Can you turn all of the data below into a JSON list of strings, one string per line, leaving out the blank lines?

Stored records
-------

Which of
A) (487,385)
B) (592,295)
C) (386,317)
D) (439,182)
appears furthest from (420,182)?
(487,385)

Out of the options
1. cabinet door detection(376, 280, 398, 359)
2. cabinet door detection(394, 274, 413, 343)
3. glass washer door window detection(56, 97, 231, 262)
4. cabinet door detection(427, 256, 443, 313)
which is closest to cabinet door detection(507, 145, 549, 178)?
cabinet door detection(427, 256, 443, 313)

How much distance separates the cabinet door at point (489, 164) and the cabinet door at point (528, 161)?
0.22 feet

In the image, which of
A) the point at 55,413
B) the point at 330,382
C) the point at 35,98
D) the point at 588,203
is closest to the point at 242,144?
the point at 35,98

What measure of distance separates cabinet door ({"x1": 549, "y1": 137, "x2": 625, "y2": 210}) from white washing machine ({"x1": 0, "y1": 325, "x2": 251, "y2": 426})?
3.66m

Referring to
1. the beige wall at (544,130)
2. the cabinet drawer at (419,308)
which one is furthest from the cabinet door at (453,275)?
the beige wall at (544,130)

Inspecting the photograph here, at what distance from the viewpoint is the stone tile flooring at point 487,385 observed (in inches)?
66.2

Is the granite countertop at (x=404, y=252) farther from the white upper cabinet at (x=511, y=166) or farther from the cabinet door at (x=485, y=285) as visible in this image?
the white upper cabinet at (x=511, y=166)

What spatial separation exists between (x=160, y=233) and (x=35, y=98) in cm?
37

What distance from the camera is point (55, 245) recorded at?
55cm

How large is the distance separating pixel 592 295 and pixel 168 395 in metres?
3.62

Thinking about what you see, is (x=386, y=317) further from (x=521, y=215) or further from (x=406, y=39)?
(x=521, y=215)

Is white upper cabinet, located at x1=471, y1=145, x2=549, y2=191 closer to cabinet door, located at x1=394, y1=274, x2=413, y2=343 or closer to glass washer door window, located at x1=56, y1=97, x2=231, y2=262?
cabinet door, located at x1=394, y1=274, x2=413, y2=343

-------

§ Response for this exercise:
[
  "Which of",
  "A) (487,385)",
  "B) (592,295)",
  "C) (386,317)",
  "D) (439,182)",
  "appears furthest from (420,182)?",
  "(487,385)",
  "Out of the options",
  "1. cabinet door detection(376, 280, 398, 359)",
  "2. cabinet door detection(394, 274, 413, 343)",
  "3. glass washer door window detection(56, 97, 231, 262)",
  "4. cabinet door detection(427, 256, 443, 313)",
  "which is closest to cabinet door detection(507, 145, 549, 178)?",
  "cabinet door detection(427, 256, 443, 313)",
  "How much distance separates the cabinet door at point (489, 164) and the cabinet door at point (528, 161)?",
  "0.22 feet",
  "In the image, which of",
  "A) the point at 55,413",
  "B) the point at 330,382",
  "C) the point at 35,98",
  "D) the point at 588,203",
  "is closest to the point at 242,144?",
  "the point at 35,98",
  "What measure of distance separates cabinet door ({\"x1\": 549, \"y1\": 137, \"x2\": 625, \"y2\": 210}) from white washing machine ({\"x1\": 0, \"y1\": 325, \"x2\": 251, \"y2\": 426})?",
  "3.66m",
  "Referring to",
  "1. the beige wall at (544,130)",
  "2. the cabinet drawer at (419,308)",
  "which one is furthest from the cabinet door at (453,275)?",
  "the beige wall at (544,130)",
  "Inspecting the photograph here, at what distance from the viewpoint is the stone tile flooring at point 487,385 observed (in inches)?",
  "66.2",
  "Is the granite countertop at (x=404, y=252) farther from the white upper cabinet at (x=511, y=166) or farther from the cabinet door at (x=485, y=285) as visible in this image?",
  "the white upper cabinet at (x=511, y=166)",
  "What spatial separation exists between (x=160, y=233) and (x=35, y=98) in cm?",
  "37",
  "What distance from the camera is point (55, 245) recorded at?",
  "55cm",
  "How large is the distance separating pixel 592 295 and pixel 168 395 in metres?",
  "3.62",
  "Thinking about what you see, is (x=386, y=317) further from (x=521, y=215) or further from (x=406, y=39)?",
  "(x=521, y=215)",
  "Is white upper cabinet, located at x1=471, y1=145, x2=549, y2=191 closer to cabinet door, located at x1=394, y1=274, x2=413, y2=343 or closer to glass washer door window, located at x1=56, y1=97, x2=231, y2=262?",
  "cabinet door, located at x1=394, y1=274, x2=413, y2=343"
]